In what ways is memory — both individual and collective — connected to the interpretation of one’s cultural identity? And how does that link reflect in the photographs, which have been submitted by people who have lived in Ladakh or moved to another city after some years?
Ahmed: Memory is very important, so is nostalgia. Several of the entries reflect on the past with a sense of melancholy, others as a way of remembering an incident or a person. We saw the exhibition as bringing people together across generations, and places. I think even unconsciously, these photos depict a different cultural atmosphere, one that not only looks at the ‘ordinary’, everyday goings-on but also the celebrations and entry of new ideas, and with them, objects we may now take for granted.
And at a time like this, remembrance plays a large part as people want to remember a time when we lived without masks and interacted with each other without fear.
Motup: Memory can help us construct our modernity without losing our cultural identity. To understand memory better, I often turn to Vilem Flusser, who said that the term memory in itself is a severed thread in a fabric that can’t be woven further, but rather it must be woven into a new fabric.
Since we now have enough time to introspect and revisit the past, such photographs can help fill the gaps as they are also evidences of the past.
Looking back on a photograph of her maternal grandfather, mother's cousin and a member of the phaspun, Dolma writes:
"In 1984 when television was first came to Ladakh, my father (who is fond of cricket) got one for himself to watch the matches. In 1987 he married and came to my mother's house, bringing this black and white TV along."
What changes do you think such imagery can bring to the discourse around Ladakh in the current social and political climate?

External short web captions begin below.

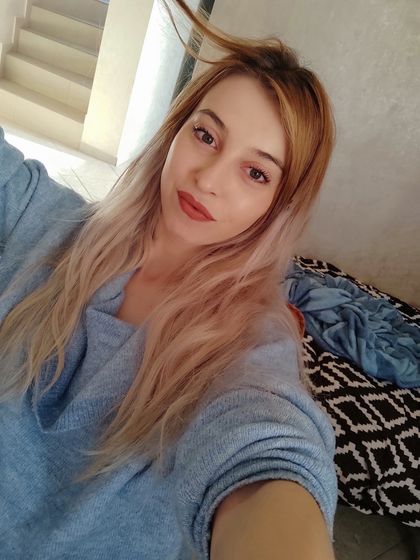 alissonone OnlyFans picture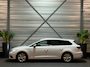 SEAT Leon ST 1.0 EcoTSI Style AUT/NAVI/CRUISE/CARPLAY/KEYLESS/PDC/LANE-ASSIST/NAP/GARANTIE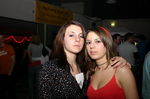 Partynight 2007 2232036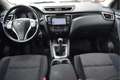 Nissan Qashqai 1.2 Connect Edition Trekhaak, Camera, Stoelverwarm Wit - thumbnail 3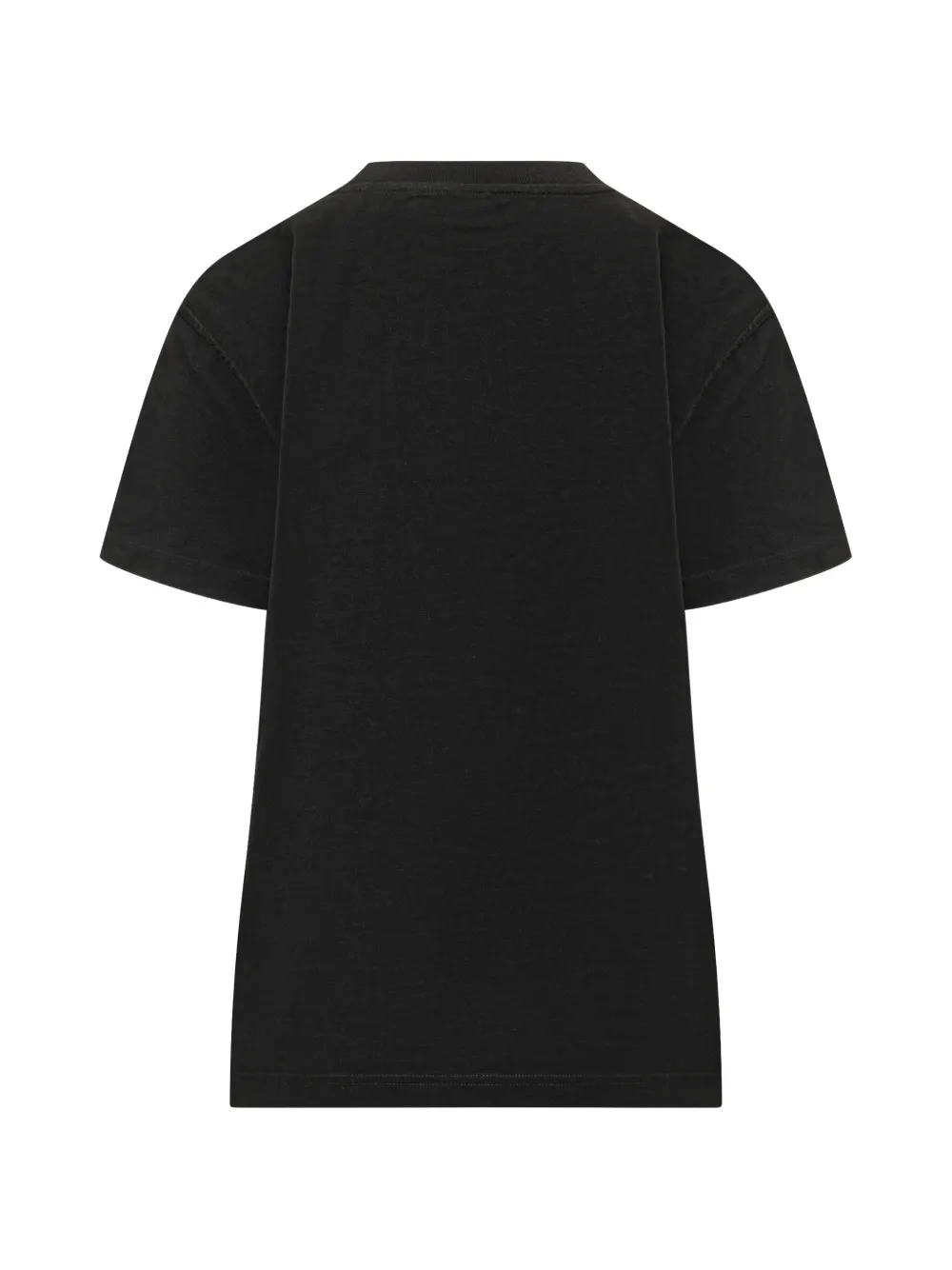 Off-White 섀도 레귤러 티셔츠 | 티셔츠 & 저지 | Image 2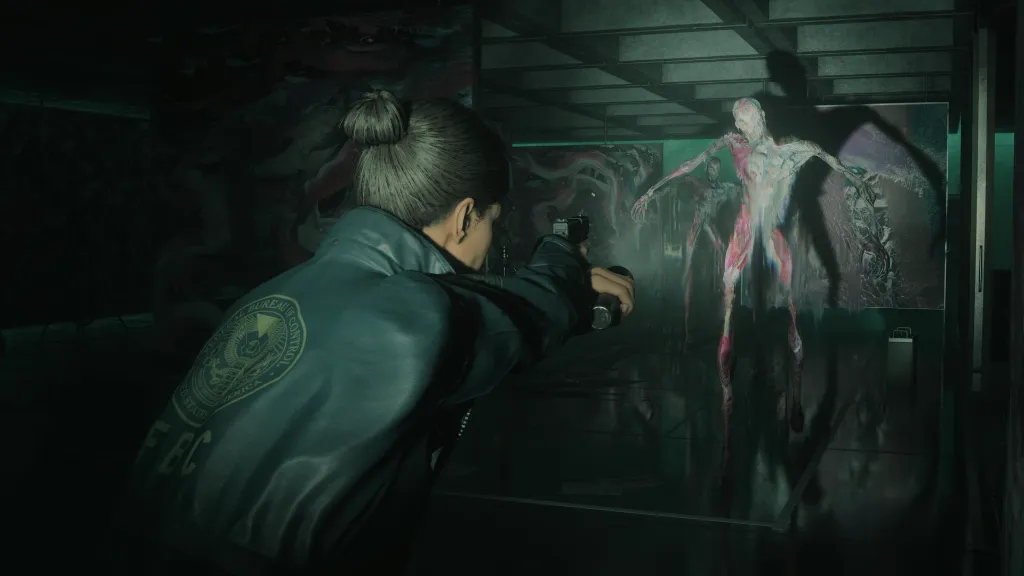 alan-wake-2-lake-house-guide-walkthrough-passwords-3-3840x2160-e15f17ef2dbd.webp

Ahmed: These archives form part of an important visual documentation of the history of Ladakh that speaks of its landscape, culture and the people who inhabited it. They speak not only of the past but also of contemporary issues in Ladakh. But more than that they turn the gaze inwards, so Ladakhis start looking at themselves and how they were/are 'viewed' — and how they 'view' themselves.
Motup: There isn’t an ultimate aim for us to achieve, or we haven’t worked with that intent. But say the process has been an important milestone. We can’t say on whether it will bring about new discourses on Ladakh but projects like these can document vital information that can help researchers to connect the dots.
"When I was 15, on returning from school one day, and I saw that my mother, Tashi Dolma, had acquired a new sewing machine. I was so excited that I tried using it at once. Coincidentally, a Japanese tourist passed by our house at the same time, and I said 'hello' to him. He came in and took a picture of us. And after a year he sent us this photograph," recounts Angchuk.
— Featured image (extreme left): Sharad Gohil's grandmother with her two children. The photo was taken by her husband Lalit Gohil, who ran the first studio in Leh in the 1950s.